Hi James,

this is a little embarassing... I even browsed through the code and read it as implementing a region level index.

But now at least I get the restrictions mentioned for using the covered indexes.

Thanks for clarifying. Guess I need to browse the code a little harder ;-)

Henning

On 03.01.2014 21:53, James Taylor wrote:
Hi Henning,
Phoenix maintains a global index. It is essentially maintaining another
HBase table for you with a different row key (and a subset of your data
table columns that are "covered"). When an index is used by Phoenix, it is
*exactly* like querying a data table (that's what Phoenix does - it ends up
issuing a Phoenix query against a Phoenix table that happens to be an index
table).

The hit you take for a global index is at write time - we need to look up
the prior state of the rows being updated to do the index maintenance. Then
we need to do a write to the index table. The upside is that there's no hit
at read/query time (we don't yet attempt to join from the index table back
to the data table - if a query is using columns that aren't in the index,
it simply won't be used). More here:
https://github.com/forcedotcom/phoenix/wiki/Secondary-Indexing

Thanks,
James


On Fri, Jan 3, 2014 at 12:46 PM, Henning Blohm <[email protected]>wrote:

When scanning in order of an index and you use RLI, it seems, there is no
alternative but to involve all regions - and essentially this should happen
in parallel as otherwise you might not get what you wanted. Also, for a
single Get, it seems (as Lars pointed out in https://issues.apache.org/
jira/browse/HBASE-2038) that you have to consult all regions.

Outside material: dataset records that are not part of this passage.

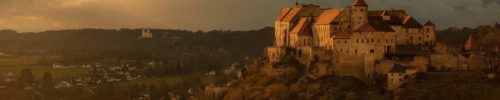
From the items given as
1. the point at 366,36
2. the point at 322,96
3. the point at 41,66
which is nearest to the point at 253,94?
the point at 322,96

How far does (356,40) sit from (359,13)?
4962mm

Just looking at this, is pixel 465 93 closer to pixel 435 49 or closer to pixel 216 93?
pixel 435 49

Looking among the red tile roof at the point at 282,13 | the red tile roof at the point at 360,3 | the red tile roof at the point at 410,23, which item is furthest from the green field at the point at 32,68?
the red tile roof at the point at 410,23

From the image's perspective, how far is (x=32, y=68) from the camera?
176500 mm

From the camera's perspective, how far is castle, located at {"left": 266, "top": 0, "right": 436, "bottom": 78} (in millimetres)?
76875

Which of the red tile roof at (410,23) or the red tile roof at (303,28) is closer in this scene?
the red tile roof at (410,23)

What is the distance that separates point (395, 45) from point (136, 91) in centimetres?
7720

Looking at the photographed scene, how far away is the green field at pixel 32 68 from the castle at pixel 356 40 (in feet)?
271

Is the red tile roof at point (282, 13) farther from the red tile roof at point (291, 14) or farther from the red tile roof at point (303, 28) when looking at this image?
the red tile roof at point (303, 28)

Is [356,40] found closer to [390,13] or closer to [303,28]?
[390,13]

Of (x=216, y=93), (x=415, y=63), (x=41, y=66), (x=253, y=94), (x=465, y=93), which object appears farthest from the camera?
(x=41, y=66)

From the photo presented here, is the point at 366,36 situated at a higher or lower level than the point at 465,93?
higher

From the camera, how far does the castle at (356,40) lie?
76.9 m

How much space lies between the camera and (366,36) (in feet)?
251
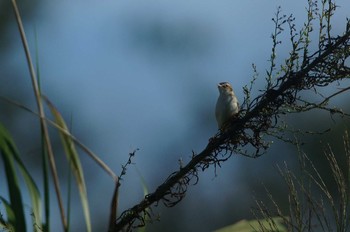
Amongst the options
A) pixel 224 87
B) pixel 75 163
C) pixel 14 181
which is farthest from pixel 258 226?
pixel 224 87

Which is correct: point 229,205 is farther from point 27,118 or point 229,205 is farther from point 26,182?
point 26,182

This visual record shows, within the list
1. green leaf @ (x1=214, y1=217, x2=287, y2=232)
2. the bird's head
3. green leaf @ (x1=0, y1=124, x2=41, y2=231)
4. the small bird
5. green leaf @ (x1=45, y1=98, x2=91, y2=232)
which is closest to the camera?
green leaf @ (x1=0, y1=124, x2=41, y2=231)

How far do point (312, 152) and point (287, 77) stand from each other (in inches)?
641

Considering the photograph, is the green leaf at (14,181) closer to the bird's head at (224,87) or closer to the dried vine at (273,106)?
the dried vine at (273,106)

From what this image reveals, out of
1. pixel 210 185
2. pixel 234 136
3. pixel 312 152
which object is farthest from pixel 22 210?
pixel 210 185

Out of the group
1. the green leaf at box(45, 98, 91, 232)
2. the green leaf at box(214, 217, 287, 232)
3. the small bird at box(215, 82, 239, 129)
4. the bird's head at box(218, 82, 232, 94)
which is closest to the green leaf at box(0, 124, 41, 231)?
the green leaf at box(45, 98, 91, 232)

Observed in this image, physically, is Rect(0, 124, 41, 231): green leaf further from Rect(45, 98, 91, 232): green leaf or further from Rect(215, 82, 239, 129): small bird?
Rect(215, 82, 239, 129): small bird

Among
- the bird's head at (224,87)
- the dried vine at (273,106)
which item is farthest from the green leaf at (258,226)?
the bird's head at (224,87)

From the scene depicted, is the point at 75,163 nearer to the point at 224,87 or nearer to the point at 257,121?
the point at 257,121

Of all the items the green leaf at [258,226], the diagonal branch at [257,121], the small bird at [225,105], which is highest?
the small bird at [225,105]

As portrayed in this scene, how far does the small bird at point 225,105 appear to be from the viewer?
16.2 ft

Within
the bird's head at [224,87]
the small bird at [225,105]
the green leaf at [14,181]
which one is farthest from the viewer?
the bird's head at [224,87]

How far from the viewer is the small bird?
4.93m

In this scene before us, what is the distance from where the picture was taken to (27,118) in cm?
2012
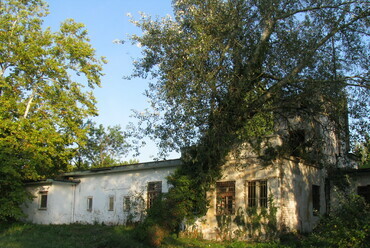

When that parallelism is no problem (small number of servers) it will
actually help single scan performance (regions can provide their share in
parallel).

A high number of concurrent client requests leads to the same number of
requests on all regions and its multiple of connections to be maintained by
the client.

My assumption is that that will eventually lead to a scalability problem -
when, say, having a 100 region servers or so in place. I was wondering, if
anyone has experience with that.

That will be perfectly acceptable for many use cases that benefit from the
scan (and hence query) performance more than they suffer from the load
problem. Other use cases have less requirements on scans and query
flexibility but rather want to preserve the quality that a Get has fixed
resource usage.

Btw.: I was convinces that Phoenix is keeping indexes on the region level.
Is that not so?

Thanks,
Henning


On 03.01.2014 17:57, Anoop John wrote:

In case of HBase normal scan as we know, regions will be scanned
sequentially.  Pheonix having parallel scan impls in it.  When RLI is used
and we make use of index completely at server side, it is irrespective of
client scan ways. Sequential or parallel, using java or any other client
layer or using SQL layer like Phoenix, using MR or not...  all client side
dont have to worry abt this but the usage will be fully at server end.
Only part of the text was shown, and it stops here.